In the physical body scan, done in the next phase, we are looking at body oriented therapies in order to make sure that there is no physical residual response.
And then in the closure phase, we bring in some of the cognitive behavioural and hypnotic traditions again in order to allow the person back into a state of stress control and equilibrium. We're bringing in the use of a journal, which is a behavioural way for monitoring. And the next phase, the re-evaluation, is specifically monitoring the journal and the behavioural outcomes that have occurred. We're looking at the targets that need to be monitored and addressed, which are again going back into the psychodynamic aspects of the earlier event.
NT: There are a couple of explanatory theories about how EMDR works and it seems from the research that the active ingredient has been identified as the eye movement, certainly from the earlier work that was done.
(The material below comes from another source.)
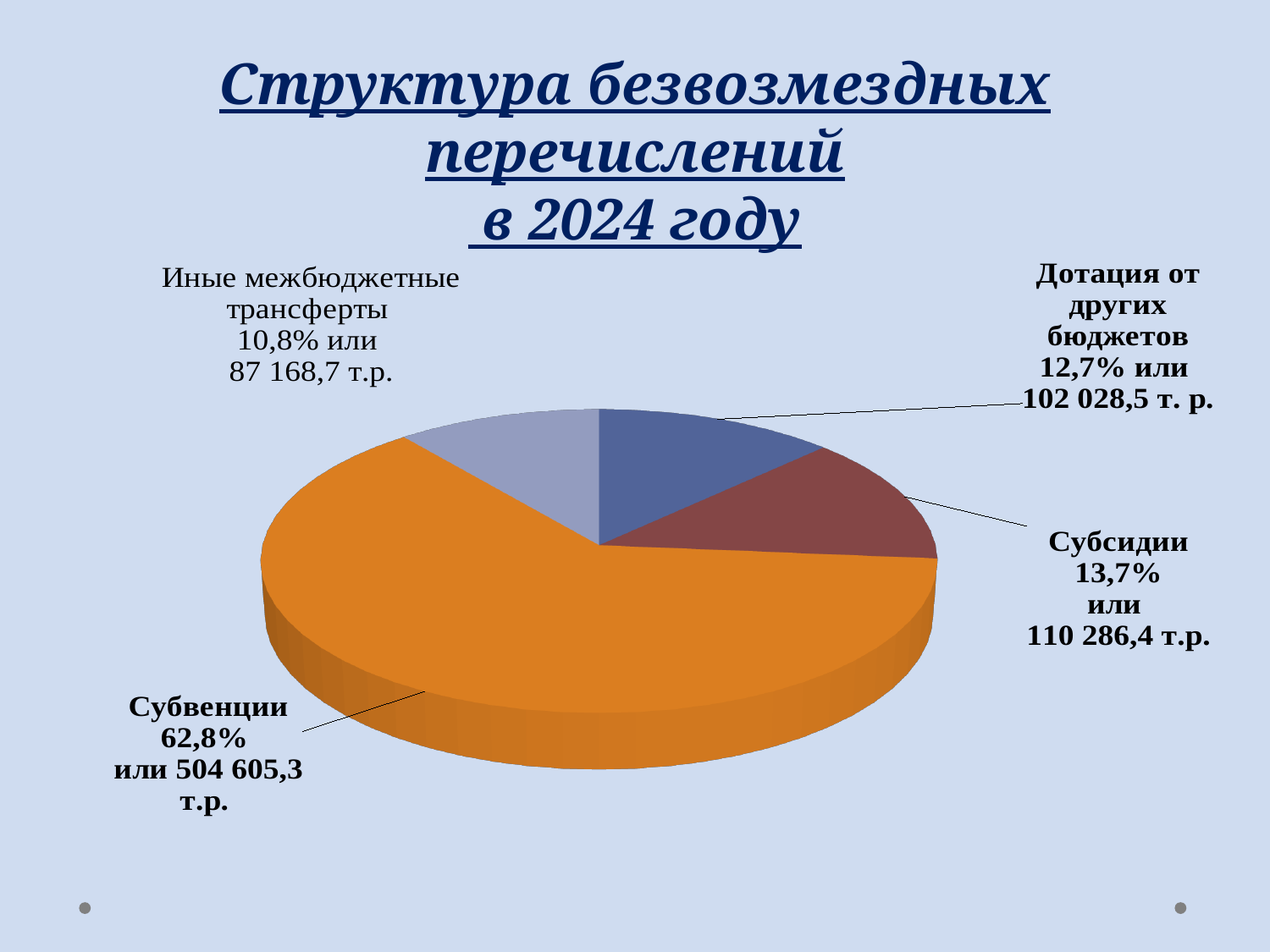
How many slices does the pie chart have? 4 What share of the pie does Субвенции account for? 62,8% What percentage is shown for Иные межбюджетные трансферты? 10,8% What is the amount shown for Субсидии? 110 286,4 т.р. What kind of chart is shown on the slide? Pie chart Which is larger, the share for Субсидии or the share for Дотация от других бюджетов? Субсидии Which category has the largest share of the pie? Субвенции What is the difference in percentage points between Субсидии (13,7%) and Дотация от других бюджетов (12,7%)? 1,0 What is the difference in percentage points between Субвенции (62,8%) and Субсидии (13,7%)? 49,1 What is the title of the chart on the slide? Структура безвозмездных перечислений в 2024 году What is the amount shown for Дотация от других бюджетов? 102 028,5 т. р. Which category has the smallest share of the pie? Иные межбюджетные трансферты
While the eye movement, or other stimulation, is used and has been investigated, it's important not to minimize the complexity of the entire EMDR methodology. The description that I have just been giving you, these procedures that are drawn from the major psychological orientations, these are also active ingredients and the fact that they are combined in this way with EMDR makes a very distinct form of therapy. All of these procedural aspects are part of the active ingredients.
NT: So your position on this is that the active ingredient of eye movement in and of itself is fairly meaningless.
Not meaningless at all. It is simply not sufficient for the comprehensive treatment effects achieved in EMDR. You see, when I brought the approach forth in the late 80's as "EMD," I was concentrating primarily on the eye movements, frankly because I was ignoring all the other aspects that I was doing. It was the water I was swimming in. Now the eye movements certainly seem to have an important effect, but it's the complete package of EMDR and all of these aspects together that give its results. The sensory stimulation (eye movements, taps and tones) have been evaluated in a number of very small studies that are individually incapable of drawing concrete conclusions.
A number of recent meta-anlyses that have evaluated the pooled results indicate that there is a distinct advantage to their use. However, if you were to take out the sensory stimulation at this point, you would still have an effective form of therapy. In addition, by training clinicians to look at the clinical picture in a certain way - through an information processing model - in itself has a lot of benefit. The information processing model is the one that actually honours and draws together the different psychological models in an integrated fashion.